Purpose : The voltage-gated calcium channel, Cav1.4 is localized to photoreceptor ribbon synapses and functions both in molecular organization of the synapse and in regulating release of synaptic vesicles. Cav1.4 is composed of three subunits – the pore-forming α1F, an intracellular β2a, and an extracellular α2δ4. Mutations in Cav1.4 subunits typically present as either congenital stationary night blindness, type 2 or a progressive cone-rod dystrophy in humans. Several knockout mice for the various Cav1.4 subunits have been studied. Since cones only represent 3% of photoreceptors, we need a cone-rich mammalian model system to study why different Cav1.4 mutations affect rods and cones differently.

Methods : NRL-/-; RPE65 R91W+ “Conefull” mice were crossed to Cav1.4 α1F or α2δ4 KO mice to generate the ‘Conefull:α1F KO’ and ‘Conefull:α2δ4 KO’ lines. Retina structure and function was assessed using a visually guided water maze, electroretinogram (ERG), optical coherence tomography (OCT) and histology. Mice of both sexes and up to six-months of age were used.

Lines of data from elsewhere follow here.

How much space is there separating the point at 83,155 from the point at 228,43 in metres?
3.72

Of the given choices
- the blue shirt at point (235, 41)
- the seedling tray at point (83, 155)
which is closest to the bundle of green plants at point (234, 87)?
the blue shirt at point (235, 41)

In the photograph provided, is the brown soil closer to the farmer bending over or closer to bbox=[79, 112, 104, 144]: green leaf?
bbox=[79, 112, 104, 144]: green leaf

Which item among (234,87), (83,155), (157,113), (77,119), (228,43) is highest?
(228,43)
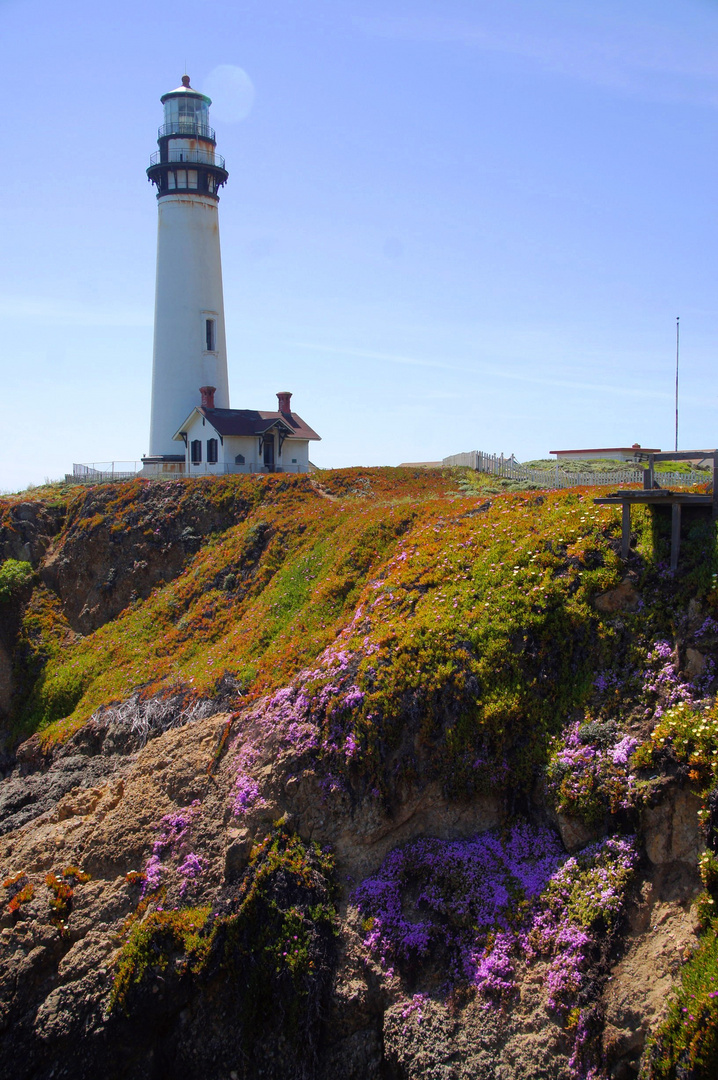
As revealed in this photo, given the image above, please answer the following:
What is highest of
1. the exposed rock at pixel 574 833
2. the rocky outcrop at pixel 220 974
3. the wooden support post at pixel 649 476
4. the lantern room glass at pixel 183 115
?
the lantern room glass at pixel 183 115

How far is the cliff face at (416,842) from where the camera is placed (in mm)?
11867

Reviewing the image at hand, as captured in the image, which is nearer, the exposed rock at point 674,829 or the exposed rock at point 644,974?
the exposed rock at point 644,974

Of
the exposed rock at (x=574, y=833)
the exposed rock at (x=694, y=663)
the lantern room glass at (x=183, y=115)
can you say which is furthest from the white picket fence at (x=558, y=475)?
the lantern room glass at (x=183, y=115)

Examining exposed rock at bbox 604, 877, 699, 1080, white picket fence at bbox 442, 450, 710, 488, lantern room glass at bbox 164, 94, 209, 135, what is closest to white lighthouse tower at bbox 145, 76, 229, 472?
lantern room glass at bbox 164, 94, 209, 135

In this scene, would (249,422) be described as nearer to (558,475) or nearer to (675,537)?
(558,475)

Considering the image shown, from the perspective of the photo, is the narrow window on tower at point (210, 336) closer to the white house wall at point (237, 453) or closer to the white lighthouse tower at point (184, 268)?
the white lighthouse tower at point (184, 268)

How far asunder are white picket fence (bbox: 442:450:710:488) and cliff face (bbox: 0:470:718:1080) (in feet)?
16.1

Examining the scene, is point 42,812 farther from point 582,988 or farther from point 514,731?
point 582,988

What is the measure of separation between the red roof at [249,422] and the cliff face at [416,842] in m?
18.0

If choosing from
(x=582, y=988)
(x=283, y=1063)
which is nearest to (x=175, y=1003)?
(x=283, y=1063)

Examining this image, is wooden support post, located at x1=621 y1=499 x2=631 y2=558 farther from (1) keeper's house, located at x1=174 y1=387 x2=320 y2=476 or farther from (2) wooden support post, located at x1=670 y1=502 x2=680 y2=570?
(1) keeper's house, located at x1=174 y1=387 x2=320 y2=476

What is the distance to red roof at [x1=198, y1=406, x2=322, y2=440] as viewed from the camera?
3750 cm

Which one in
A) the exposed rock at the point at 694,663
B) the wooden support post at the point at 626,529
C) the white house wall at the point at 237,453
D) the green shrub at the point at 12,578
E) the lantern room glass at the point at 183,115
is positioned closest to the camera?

Results : Conefull: α1F KO mice could not navigate the visually guided water maze, had a no b-wave ERG phenotype, and the developing all-cone outer nuclear layer reorganized into rosettes at the time of eye opening with degeneration progressing to 30% loss by 2-months of age. In comparison, the Conefull: α2δ4 KO mice successful navigated the visually guided water maze, had a reduced amplitude b-wave ERG, and the development of the all-cone outer nuclear layer appeared normal although progressive degeneration with 10% loss by 2-months of age was observed

Conclusions : New disease models for studying congenital synaptic diseases due to loss of Cav1.4 function have been created for focused analysis of mammalian cones. Like what has been described in normal rod-dominant mouse retinas, loss of the α1F subunit is more disruptive than loss of the α2δ4 subunit. A major difference is that in the all-cone retina loss of the α1F subunit triggers gross reorganization and degeneration of cones earlier than expected.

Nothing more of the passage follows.